Looks perfectly optimized, right?

My logic when creating was like this.

  • SKU represents the SKU in the listing (not the inventory SKU itself).
  • AltSKU is for (normal) listings that only have one Inventory SKU attached to the listing. Here I input the actual Inventory SKU.
    QtySKU is for listings that have bulk (or more than one) Quantities in the Listing (such as 10 T-Shirts for X SKU, the database needs to know this listing should deduct 10).
    MultSKU is default 0, but if a listing has more than one Inventory SKU attached to it, like a majority of the bundled listings are, I set to 1 and therefore my script knows to look into SKU_1 —- > SKU_20 to find what SKU's are attached to the listing.
  • processed is another default 0, I have a script that runs and inserts and searches for new listings to put in the MasterSKU table. If it's set to 0, I know I haven't attached any SKU's to it and need to ASAP so the Inventory System can start deducting.
  • comments was just my personal comments when doing it, I can delete this no issue and probably should

Before I make this major change, I'd like some optimization tips/strategies to get things right. My main issue at the moment is that since this Table is growing, my Queries are getting slower and slower as it has to search through the 20 SKU_x – to SKU_xx columns and then deduct based off those, making it a pain in the ass and slowing down the server considerably.

Certain for one I can combine SKU_1, SKU_2, SKU_3… all 20 columns up until SKU_20.. let's call it mSKUs.

Ideas that popped in my head… converting the "MultSKU"s – ie, SKU_1 through SKU_20 in json format in a column mSKUs. Or just add a delimiter inbetween SKUs, so this column would contain like Inventory SKU #1|Inventory SKU #2|Inventory SKU #3 and so forth.

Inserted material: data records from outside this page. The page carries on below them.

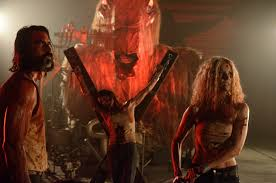 the carnival has never been more terrifying in rob zombie u0027s new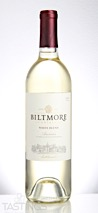 Biltmore Estate 2015 White Blend, American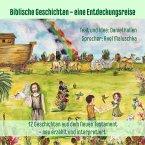 Biblische Geschichten für Eltern und Kinder - neu erzählt und interpretiert 2 (MP3-Download)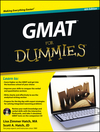 GMAT For Dummies, with CD, Premier 6th Edition (1118273834) cover image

I'm leaning towards the second one, but perhaps I should read a book first haha, as my ideas work but in the long-term are not really sustainable. The json alternative seems alright, but then I think about all my PHP scripts that are connecting these databases, and having to decode and re-encode might be more of a headache and I'd assume a slower performance as they are encoded.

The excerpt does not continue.